Check out the tax professional presentations and small business fairs we participate in - Calendar


Take a look at the changes happening here at FTB.

Beware of Tax Scams

We receive reports of scammers calling or emailing taxpayers claiming to represent us. Typically, we contact taxpayers by mail—several times, if necessary--so any unexpected call should raise suspicions.

Be wary of a caller who claims to represent FTB and:

  • Asks for passwords or information about credit cards and bank accounts. Our agents never ask for this kind of information, and taxpayers should never disclose it.
  • Threatens incarceration if a tax debt is not paid.
  • Demands payment by third-party issued or prepaid debit cards.
  • Claims that there is a problem with the taxpayer’s account.

Go to our Report Identity Theft, Tax Fraud, & Scams webpage for more information.


Clarification for LLCs – When to Make an S Corporation Election
Timing is important, we provided examples to help.

We want to clarify how to make an S Corporation election and the requirements for Limited Liability Companies (LLC). First, we explained  Converting a California LLC to an S Corporation in our August 2009 edition. If within a tax year, you are a multiple-member LLC taxed as a partnership and terminated your partnership mid-year and want to make the S election, we gave an example in Timing is Everything in our February 2010 edition.
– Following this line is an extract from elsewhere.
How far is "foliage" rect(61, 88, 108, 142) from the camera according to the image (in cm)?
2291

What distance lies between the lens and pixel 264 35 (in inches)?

In this article, we will provide examples of when an LLC makes the S election.

Eligible LLC's can complete and file federal IRS Form 2553, Election by a Small Business Corporation, to elect to be treated as an S corporation. If the election is made within two months and 15 days after the beginning of the tax year, then the election will take effect starting that tax year. However, if the election is made after the first two months and 15 days of the tax year, the election takes effect for the next tax year.

Example: Election Made Within 2 Months and 15 Days
LLC Z is a multiple-member LLC or a single member LLC (SMLLC) with a calendar tax year. LLC Z registered with the Secretary of State on June 14, 2015. LLC Z's 2015 tax year is from June 14, 2015, to December 31, 2015. LLC Z is an eligible LLC and wanted to elect to be taxed as an S corporation. LLC Z completed and filed federal Form 2553 by August 29, 2015 (within two months and 15 days). IRS accepted LLC Z's election and is automatically applied for state tax purposes. Starting in the 2015 tax year, LLC Z will be classified as an S corporation for state and federal tax purposes. For filing information for S corporations, refer to our FTB Publication Pub. 1060, Guide for Corporations Starting Business in California.

Example: Election Made After 2 Months and 15 Days
LLC Y is a multiple-member LLC or a SMLLC with a calendar tax year. LLC Y registered with the Secretary of State on May 22, 2015. LLC Y's 2015 tax year is from May 22, 2015, to December 31, 2015. LLC Y is an eligible LLC and wanted to elect to be taxed as an S corporation. LLC Y completed and filed federal Form 2553 after August 6, 2015 (after two months and 15 days). IRS accepted LLC Y's election and is automatically applied for state tax purposes. However, since LLC Y completed and filed federal Form 2553 after two months and 15 days of the 2015 tax year, the election takes effect for the next tax year, 2016. LLC Y's 2015 tax year will be classified as an LLC for tax purposes. Starting in 2016, LLC Y will be classified as an S corporation for state and federal tax purposes. For filing information for S corporations, refer to our FTB Publication Pub. 1060.